→ **Exercise objective**: Write out the rows below word for word, starting at the first line of the rows and going on through the line that contains "Where is <item>cell</item>? (SVG masks)".
── Material for the task
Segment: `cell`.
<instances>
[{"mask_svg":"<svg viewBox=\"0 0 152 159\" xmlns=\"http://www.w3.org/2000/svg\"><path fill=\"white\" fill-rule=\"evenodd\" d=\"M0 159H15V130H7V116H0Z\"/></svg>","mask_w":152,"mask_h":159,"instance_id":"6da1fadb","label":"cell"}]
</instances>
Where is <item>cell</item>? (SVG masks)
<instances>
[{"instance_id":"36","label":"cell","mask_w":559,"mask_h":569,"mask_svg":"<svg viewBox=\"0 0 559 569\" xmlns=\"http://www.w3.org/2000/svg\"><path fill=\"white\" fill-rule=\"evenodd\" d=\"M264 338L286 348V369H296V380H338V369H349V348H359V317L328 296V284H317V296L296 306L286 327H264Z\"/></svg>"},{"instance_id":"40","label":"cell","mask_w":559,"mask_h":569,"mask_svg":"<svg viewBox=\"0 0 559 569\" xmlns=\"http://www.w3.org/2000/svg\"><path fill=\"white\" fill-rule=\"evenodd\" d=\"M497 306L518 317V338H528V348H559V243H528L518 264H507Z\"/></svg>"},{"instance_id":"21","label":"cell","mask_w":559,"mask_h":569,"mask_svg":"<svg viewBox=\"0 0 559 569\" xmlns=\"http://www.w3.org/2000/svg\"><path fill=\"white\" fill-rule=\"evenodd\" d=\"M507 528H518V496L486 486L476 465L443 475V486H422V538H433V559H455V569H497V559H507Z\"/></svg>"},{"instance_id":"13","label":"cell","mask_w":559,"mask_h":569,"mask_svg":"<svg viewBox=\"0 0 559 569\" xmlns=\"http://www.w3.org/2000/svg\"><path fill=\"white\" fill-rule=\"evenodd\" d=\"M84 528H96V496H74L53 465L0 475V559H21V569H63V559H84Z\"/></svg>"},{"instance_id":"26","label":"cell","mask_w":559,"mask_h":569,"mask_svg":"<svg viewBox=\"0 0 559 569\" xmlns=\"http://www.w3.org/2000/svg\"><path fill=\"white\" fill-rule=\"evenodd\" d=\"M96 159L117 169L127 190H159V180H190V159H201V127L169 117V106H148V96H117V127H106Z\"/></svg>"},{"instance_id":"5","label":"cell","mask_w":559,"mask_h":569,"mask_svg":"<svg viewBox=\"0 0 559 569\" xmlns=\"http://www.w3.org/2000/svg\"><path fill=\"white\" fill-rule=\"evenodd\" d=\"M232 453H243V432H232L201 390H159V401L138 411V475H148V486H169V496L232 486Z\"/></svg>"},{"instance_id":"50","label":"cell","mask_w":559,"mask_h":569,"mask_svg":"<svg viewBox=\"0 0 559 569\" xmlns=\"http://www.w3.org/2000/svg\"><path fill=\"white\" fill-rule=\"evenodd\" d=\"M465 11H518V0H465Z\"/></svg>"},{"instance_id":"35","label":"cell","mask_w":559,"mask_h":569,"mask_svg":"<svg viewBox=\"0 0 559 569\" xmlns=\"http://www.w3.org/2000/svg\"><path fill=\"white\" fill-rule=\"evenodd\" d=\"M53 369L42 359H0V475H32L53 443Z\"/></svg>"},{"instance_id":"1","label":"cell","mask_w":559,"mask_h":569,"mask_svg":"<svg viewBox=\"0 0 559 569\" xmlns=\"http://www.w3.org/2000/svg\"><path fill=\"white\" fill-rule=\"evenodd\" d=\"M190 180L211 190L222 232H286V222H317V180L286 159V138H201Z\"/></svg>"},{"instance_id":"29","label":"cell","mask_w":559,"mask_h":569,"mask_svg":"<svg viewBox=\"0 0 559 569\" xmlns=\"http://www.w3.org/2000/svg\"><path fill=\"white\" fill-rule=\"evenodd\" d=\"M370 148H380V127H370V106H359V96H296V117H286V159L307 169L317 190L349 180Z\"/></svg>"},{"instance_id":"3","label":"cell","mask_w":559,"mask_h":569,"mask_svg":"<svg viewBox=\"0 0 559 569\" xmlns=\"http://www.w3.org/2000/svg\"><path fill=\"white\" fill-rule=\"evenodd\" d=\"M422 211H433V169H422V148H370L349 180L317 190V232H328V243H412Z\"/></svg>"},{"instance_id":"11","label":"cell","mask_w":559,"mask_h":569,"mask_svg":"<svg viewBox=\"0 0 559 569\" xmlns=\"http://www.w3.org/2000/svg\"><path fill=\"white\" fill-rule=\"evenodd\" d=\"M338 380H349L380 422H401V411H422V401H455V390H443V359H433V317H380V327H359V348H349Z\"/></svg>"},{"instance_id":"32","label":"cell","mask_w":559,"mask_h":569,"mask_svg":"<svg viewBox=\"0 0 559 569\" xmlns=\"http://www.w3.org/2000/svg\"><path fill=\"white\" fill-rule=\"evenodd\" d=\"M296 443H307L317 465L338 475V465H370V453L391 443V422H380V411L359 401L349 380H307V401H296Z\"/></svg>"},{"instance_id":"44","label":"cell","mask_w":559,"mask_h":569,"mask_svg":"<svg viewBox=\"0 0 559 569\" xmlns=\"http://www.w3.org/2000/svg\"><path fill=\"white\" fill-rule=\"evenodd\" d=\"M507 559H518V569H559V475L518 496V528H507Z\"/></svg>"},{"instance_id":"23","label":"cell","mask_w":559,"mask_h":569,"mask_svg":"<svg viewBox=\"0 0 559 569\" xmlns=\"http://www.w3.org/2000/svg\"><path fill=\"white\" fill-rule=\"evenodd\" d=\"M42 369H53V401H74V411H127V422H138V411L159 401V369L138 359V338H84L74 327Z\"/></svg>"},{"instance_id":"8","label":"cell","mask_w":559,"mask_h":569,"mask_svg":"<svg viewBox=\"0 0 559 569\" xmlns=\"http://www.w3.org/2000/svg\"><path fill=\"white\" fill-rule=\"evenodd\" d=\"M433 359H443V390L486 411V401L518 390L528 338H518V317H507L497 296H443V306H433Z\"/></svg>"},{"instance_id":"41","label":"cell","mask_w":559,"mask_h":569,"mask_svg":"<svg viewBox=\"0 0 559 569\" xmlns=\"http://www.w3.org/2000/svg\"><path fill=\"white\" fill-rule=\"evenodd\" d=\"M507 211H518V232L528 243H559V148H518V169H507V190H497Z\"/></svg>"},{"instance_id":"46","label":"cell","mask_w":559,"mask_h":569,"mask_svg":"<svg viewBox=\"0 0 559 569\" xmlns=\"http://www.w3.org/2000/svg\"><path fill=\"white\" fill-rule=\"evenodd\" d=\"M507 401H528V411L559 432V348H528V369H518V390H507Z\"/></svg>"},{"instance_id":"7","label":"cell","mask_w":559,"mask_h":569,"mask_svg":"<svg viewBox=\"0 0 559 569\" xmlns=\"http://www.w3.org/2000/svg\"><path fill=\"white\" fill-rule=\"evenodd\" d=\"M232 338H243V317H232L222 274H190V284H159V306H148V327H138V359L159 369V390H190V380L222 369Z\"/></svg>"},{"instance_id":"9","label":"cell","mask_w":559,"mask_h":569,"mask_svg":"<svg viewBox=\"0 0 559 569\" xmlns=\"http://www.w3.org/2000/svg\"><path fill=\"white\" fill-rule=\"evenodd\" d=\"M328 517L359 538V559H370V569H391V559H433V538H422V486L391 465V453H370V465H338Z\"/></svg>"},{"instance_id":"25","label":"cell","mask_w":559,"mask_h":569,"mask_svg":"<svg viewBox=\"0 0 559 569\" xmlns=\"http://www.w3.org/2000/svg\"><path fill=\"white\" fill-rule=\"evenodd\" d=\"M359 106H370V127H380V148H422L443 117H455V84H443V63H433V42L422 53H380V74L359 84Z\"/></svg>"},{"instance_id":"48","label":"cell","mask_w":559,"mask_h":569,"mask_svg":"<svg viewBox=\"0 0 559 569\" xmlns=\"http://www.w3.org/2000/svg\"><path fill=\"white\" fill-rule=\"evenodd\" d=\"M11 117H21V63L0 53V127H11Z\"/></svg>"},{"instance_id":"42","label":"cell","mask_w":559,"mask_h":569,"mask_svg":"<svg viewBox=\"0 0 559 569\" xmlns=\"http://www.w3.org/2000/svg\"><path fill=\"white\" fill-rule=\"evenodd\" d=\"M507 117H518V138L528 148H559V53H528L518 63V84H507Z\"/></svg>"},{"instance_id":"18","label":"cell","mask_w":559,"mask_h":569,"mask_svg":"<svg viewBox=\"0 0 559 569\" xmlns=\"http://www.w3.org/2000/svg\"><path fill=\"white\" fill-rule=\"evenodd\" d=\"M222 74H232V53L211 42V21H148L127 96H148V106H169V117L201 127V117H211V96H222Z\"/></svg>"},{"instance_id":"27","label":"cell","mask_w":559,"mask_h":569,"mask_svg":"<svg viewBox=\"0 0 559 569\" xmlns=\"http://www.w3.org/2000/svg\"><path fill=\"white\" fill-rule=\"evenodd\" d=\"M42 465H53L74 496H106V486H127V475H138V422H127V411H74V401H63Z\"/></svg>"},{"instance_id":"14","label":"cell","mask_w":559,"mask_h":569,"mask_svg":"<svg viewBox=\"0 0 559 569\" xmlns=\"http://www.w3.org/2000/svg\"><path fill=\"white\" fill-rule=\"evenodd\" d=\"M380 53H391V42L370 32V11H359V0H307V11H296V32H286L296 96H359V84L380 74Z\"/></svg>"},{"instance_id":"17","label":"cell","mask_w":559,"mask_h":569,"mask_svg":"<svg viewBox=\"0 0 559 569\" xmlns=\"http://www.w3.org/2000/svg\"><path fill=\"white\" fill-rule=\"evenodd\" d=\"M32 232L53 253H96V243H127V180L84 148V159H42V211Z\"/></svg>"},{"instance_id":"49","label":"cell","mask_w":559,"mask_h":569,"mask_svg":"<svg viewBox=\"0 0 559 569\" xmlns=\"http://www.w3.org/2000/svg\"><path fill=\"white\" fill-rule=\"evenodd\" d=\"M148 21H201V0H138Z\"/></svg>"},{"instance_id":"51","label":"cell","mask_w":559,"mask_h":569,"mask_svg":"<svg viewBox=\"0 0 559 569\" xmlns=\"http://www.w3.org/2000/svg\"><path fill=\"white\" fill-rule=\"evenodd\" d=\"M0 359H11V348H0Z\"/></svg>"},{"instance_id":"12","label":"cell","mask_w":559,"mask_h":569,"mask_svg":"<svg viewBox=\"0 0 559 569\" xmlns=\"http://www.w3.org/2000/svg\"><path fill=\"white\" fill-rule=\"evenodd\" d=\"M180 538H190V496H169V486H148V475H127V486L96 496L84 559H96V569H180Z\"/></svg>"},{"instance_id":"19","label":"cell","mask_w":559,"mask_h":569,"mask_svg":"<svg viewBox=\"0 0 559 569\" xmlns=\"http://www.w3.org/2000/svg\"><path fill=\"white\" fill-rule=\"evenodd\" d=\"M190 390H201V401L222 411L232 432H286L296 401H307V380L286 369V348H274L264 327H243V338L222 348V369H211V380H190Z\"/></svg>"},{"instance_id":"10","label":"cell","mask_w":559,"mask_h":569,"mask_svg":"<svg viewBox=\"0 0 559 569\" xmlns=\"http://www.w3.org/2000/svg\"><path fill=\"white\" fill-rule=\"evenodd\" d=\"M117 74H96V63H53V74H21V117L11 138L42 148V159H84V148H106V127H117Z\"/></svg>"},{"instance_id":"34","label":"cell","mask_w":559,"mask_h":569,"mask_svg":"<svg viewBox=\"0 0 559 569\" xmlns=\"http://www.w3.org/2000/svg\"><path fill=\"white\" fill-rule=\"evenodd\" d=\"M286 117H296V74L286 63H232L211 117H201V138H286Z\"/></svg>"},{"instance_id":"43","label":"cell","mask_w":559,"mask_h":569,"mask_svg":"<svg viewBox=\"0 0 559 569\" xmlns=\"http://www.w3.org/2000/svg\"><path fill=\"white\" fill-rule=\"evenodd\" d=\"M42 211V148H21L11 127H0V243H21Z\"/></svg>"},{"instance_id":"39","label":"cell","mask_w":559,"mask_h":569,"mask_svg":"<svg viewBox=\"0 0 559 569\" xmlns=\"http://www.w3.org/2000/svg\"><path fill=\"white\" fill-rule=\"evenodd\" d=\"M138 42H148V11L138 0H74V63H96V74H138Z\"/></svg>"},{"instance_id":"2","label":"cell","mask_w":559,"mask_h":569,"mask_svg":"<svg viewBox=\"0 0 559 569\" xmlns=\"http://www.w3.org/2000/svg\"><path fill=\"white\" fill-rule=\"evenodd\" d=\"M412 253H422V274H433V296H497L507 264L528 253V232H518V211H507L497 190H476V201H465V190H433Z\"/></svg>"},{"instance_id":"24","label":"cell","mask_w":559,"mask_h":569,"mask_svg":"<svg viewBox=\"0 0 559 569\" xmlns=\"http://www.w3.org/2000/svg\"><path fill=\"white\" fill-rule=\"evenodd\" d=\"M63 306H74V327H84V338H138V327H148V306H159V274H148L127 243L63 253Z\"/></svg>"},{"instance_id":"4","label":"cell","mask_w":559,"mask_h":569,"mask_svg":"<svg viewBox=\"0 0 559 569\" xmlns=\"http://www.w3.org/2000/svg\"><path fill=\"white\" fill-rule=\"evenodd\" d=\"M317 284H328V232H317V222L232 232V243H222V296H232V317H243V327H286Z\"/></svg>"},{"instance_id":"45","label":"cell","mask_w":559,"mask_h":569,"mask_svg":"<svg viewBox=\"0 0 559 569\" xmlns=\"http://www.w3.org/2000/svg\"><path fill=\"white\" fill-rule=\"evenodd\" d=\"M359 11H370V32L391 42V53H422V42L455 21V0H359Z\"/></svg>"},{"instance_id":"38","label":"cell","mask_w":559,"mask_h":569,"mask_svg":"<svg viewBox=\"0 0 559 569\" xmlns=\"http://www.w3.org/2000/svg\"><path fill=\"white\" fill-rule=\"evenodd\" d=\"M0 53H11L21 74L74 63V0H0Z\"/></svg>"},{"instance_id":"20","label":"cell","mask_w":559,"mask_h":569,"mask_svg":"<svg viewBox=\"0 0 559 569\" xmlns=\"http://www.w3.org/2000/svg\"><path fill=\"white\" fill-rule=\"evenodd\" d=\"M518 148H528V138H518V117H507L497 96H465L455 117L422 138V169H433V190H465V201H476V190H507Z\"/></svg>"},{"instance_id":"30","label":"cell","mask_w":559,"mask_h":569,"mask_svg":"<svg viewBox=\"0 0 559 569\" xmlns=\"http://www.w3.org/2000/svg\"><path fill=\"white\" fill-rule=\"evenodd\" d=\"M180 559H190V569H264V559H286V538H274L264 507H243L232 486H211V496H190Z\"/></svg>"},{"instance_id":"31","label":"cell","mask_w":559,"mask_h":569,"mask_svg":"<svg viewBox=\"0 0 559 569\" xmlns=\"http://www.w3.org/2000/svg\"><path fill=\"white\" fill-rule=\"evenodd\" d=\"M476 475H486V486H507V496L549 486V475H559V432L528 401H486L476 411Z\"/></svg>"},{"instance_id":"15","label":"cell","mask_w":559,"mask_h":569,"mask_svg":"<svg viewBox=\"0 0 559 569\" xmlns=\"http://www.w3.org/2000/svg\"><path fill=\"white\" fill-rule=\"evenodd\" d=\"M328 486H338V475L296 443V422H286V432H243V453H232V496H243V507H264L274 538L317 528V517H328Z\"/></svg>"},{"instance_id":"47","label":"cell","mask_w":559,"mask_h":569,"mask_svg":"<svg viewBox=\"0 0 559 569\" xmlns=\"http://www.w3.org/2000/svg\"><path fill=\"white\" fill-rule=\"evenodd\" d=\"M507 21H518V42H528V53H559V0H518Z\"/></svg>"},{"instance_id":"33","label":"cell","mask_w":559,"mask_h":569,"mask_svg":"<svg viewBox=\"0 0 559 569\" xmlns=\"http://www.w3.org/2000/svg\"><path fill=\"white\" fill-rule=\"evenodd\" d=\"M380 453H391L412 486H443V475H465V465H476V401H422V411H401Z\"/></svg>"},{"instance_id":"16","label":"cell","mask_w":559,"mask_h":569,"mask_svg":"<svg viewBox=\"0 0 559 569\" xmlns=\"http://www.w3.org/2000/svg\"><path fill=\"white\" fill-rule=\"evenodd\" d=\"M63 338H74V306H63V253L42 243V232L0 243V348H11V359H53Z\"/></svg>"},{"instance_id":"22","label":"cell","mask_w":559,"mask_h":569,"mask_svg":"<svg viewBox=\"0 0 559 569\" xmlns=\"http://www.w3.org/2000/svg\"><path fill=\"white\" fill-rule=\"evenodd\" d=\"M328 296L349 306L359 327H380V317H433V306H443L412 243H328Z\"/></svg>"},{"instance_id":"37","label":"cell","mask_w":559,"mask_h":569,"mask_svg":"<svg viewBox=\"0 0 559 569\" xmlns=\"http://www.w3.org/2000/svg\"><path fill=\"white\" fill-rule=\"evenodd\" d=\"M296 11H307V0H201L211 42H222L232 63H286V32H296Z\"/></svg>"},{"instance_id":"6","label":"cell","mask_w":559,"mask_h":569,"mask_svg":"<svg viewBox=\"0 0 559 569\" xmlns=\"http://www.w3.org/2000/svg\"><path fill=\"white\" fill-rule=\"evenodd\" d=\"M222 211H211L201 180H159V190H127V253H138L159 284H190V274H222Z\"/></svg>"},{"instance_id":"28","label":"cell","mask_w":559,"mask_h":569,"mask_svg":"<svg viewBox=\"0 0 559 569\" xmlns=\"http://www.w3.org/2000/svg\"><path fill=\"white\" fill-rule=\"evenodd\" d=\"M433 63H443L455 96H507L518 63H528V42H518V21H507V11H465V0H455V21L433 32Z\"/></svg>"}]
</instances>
────
→ **Result for this task**:
Segment: `cell`.
<instances>
[{"mask_svg":"<svg viewBox=\"0 0 152 159\" xmlns=\"http://www.w3.org/2000/svg\"><path fill=\"white\" fill-rule=\"evenodd\" d=\"M0 159H15V130H7V116H0Z\"/></svg>","mask_w":152,"mask_h":159,"instance_id":"6da1fadb","label":"cell"}]
</instances>
Where is <item>cell</item>? (SVG masks)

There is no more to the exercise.